*PROBLEM TO SOLVE:*
According to the news page about Tal Golesworthy, in which city was he given a Patient Innovation Award?

*TEXT BLOCK:*
=== Section Start ===

Tal Golesworthy speaks at Completing the Picture in Cumbernauld

On 11 November 2015 Tal Golesworthy spoke at the Scottish Completing the Picture in Cumbernauld. The conference is an annual educational symposium for healthcare professionals who use, manage, maintain or purchase medical devices.

This well respected event is a recognised professional development opportunity and helps to improve knowledge and awareness of medical device topics that affect the industry both today and in the future.

Tal’s talk was ‘PEARS: Engineering Innovation in Cardiac Surgery’. You can download the conference programme here.

Tal Golesworthy receives Patient Innovation Award

On 13 July 2015 Tal Golesworthy received one of the first six Patient Innovation Awards at a ceremony in Lisbon.

Patient Innovation (PI) is a nonprofit, international, multilingual, free venue for patients and caregivers of any disease to share their innovations. PI is an initiative by Católica Lisbon School of Business and Economics in collaboration with Instituto de Medicina Molecular (IMM).

The Patient Innovation Awards are aimed at honouring all patients, caregivers and collaborators who have developed innovative solutions
to cope with their health condition or to assist others they care about.

For more information about the organisation you can visit the Patient Innovation website.

Tal Golesworthy speaks at Completing the Picture

On 17 June 2015 Tal Golesworthy spoke at Completing the Picture, an annual educational symposium for healthcare professionals who use, manage, maintain or purchase medical devices.

This well respected event is a recognised professional development opportunity and helps to improve knowledge and awareness of medical device topics that affect the industry both today and in the future.

Tal’s talk was ‘PEARS: Engineering Innovation in Cardiac Surgery’. More information about the conference can be found here.

Tal Golesworthy speaks at TEDxKraków

On 13 June 2015, Tal Golesworthy spoke at the fifthTEDxKraków. The title of his talk was ‘Once you’ve undergone cardio-thoracic surgery, everything else is a piece of cake’. The day’s theme was “Reconnecting the dots” and featured speakers and performers showing how they connected the dots to create something new, or reveal something that wasn’t obvious.

You can find out more about Tal’s talk here.

You can also watch Tal’s talk below.

PEARS team accolades

Professor John Pepper, who is one of the clinical advisers to the PEARS project, has been awarded an Order of the British Empire (OBE) for services to heart and lung surgery, in Her Majesty The Queen’s birthday honours. 

Professor John Pepper was educated at Cambridge University and Guy’s Hospital prior to his postgraduate training in cardiothoracic surgery at the National Heart Hospital, London Chest Hospital and Guy’s. He was a consultant cardiothoracic surgeon at London Chest Hospital and St George’s Hospital before moving to Royal Brompton Hospital.

=== Section End ===

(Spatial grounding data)
=== Section Start ===

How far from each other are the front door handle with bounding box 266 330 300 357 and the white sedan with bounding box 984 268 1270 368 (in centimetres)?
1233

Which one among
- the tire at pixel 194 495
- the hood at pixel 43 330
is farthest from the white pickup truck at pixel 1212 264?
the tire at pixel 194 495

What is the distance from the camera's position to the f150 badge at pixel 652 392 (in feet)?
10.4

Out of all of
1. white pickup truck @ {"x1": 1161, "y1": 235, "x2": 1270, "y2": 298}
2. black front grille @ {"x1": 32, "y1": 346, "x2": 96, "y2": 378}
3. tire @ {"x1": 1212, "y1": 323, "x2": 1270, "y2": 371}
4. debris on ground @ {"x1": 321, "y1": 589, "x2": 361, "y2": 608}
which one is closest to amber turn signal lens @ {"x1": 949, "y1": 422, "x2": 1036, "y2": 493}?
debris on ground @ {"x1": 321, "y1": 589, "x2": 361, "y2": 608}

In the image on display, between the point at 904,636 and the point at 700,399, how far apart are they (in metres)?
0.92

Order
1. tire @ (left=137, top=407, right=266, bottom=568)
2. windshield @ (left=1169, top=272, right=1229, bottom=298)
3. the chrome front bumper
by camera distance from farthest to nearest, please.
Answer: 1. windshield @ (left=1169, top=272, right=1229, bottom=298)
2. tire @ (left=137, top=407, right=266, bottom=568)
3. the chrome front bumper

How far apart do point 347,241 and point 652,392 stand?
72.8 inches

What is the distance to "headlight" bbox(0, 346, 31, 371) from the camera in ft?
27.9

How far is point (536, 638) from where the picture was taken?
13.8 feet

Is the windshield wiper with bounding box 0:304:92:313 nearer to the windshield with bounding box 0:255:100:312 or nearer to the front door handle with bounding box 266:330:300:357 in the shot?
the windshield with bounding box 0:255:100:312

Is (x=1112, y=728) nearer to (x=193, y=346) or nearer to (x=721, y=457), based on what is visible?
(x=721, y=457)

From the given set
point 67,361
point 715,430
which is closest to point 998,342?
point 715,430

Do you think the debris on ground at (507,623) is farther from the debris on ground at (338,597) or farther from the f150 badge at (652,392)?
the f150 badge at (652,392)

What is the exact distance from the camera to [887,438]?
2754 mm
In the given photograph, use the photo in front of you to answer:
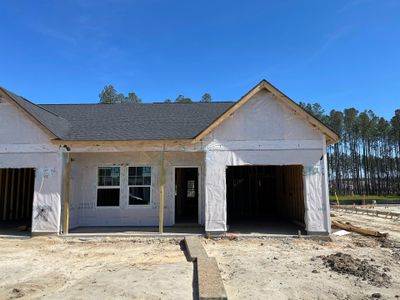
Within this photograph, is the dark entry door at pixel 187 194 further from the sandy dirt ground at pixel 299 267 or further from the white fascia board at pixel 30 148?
the white fascia board at pixel 30 148

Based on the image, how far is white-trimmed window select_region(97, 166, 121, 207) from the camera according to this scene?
15.0 m

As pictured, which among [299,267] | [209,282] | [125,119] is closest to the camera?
[209,282]

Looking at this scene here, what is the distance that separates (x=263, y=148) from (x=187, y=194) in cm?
650

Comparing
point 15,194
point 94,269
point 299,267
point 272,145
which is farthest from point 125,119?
point 299,267

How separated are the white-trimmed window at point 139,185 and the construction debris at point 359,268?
7.87 m

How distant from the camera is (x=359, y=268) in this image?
7988 millimetres

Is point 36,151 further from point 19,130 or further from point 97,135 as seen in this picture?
point 97,135

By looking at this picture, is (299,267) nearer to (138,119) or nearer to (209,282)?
(209,282)

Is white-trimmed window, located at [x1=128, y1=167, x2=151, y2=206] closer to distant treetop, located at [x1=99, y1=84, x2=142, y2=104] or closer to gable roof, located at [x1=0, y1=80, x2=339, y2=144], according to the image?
gable roof, located at [x1=0, y1=80, x2=339, y2=144]

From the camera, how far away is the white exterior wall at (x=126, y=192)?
14844mm

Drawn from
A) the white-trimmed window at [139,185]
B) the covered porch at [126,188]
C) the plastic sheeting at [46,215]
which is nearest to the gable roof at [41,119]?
the covered porch at [126,188]

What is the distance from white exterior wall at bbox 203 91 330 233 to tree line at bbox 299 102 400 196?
54491 millimetres

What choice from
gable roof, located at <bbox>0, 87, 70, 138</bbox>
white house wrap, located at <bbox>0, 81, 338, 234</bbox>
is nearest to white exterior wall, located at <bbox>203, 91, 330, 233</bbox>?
white house wrap, located at <bbox>0, 81, 338, 234</bbox>

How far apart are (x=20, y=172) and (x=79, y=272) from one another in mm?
12296
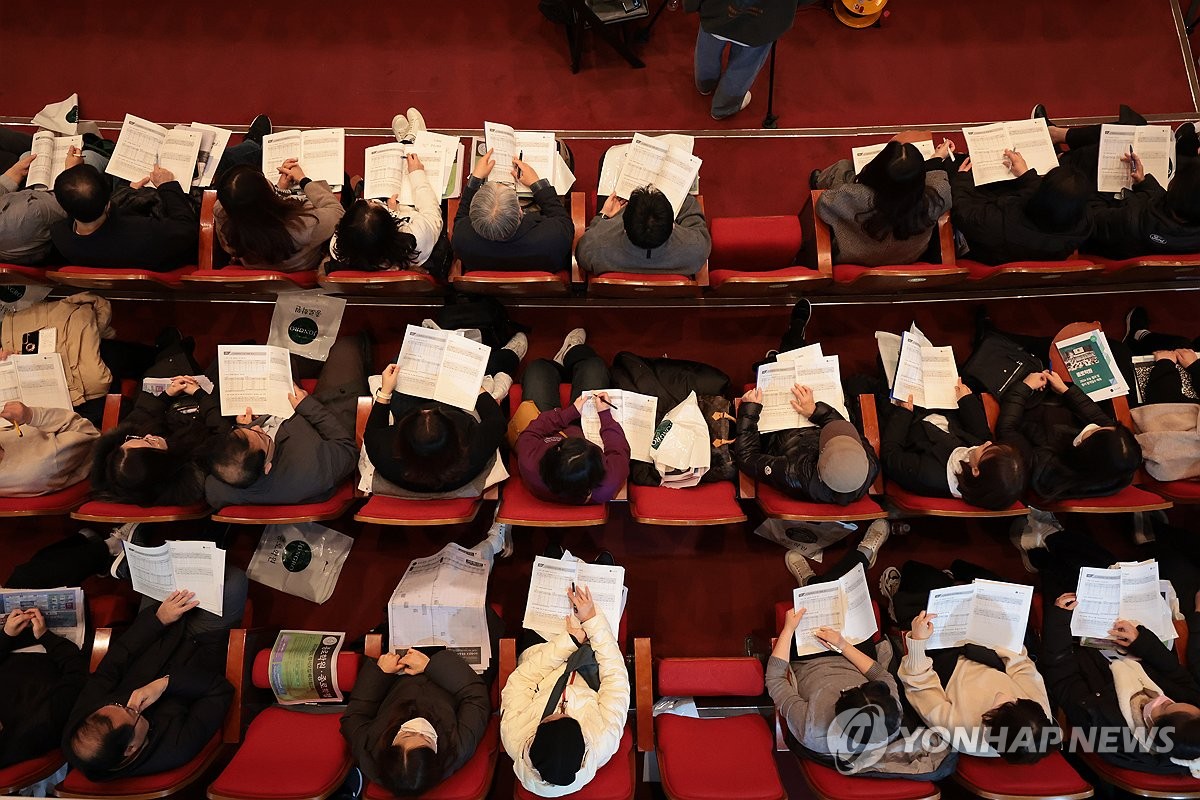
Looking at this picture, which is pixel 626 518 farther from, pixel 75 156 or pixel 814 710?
pixel 75 156

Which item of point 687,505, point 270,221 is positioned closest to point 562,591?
point 687,505

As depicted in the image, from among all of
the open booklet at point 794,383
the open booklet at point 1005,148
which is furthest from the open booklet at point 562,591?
the open booklet at point 1005,148

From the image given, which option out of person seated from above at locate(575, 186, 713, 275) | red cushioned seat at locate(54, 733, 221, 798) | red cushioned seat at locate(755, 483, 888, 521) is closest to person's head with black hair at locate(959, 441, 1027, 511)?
red cushioned seat at locate(755, 483, 888, 521)

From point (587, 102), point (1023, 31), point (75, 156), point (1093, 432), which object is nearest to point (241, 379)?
point (75, 156)

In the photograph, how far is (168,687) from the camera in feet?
8.30

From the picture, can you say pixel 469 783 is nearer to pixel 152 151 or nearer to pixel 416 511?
pixel 416 511

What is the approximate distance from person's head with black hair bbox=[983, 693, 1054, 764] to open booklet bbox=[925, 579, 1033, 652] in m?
0.32

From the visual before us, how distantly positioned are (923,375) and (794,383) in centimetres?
57

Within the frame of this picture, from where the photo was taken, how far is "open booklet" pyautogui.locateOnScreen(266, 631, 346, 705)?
2615 mm

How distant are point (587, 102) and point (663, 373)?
169cm

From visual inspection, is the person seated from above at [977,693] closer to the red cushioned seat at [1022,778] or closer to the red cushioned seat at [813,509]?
the red cushioned seat at [1022,778]

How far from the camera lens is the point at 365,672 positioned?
8.36 feet

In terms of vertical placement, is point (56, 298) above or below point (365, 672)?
above

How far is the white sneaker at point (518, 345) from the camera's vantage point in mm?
3123
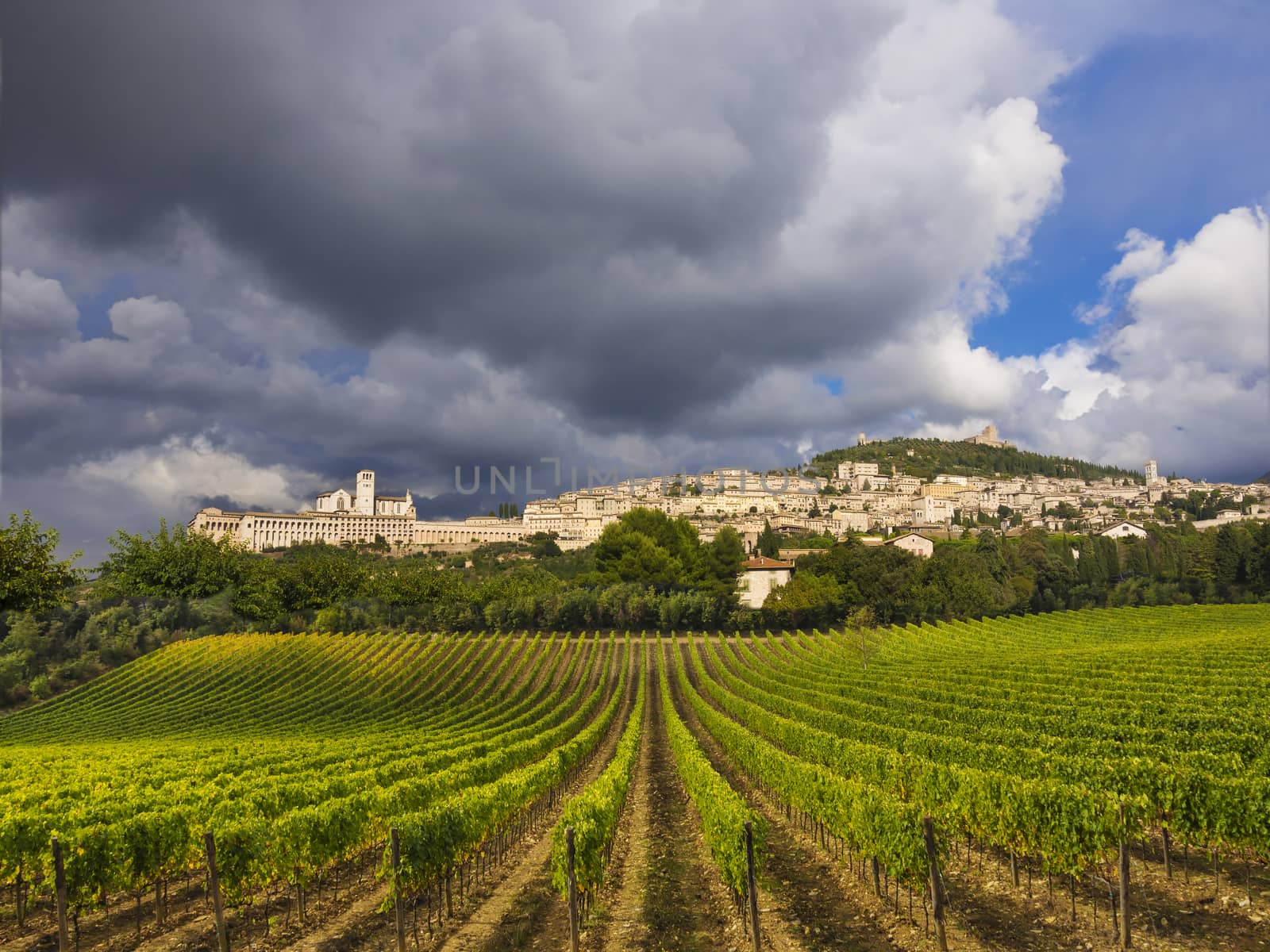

=== Section End ===

*EXPECTED ANSWER:*
Lisbon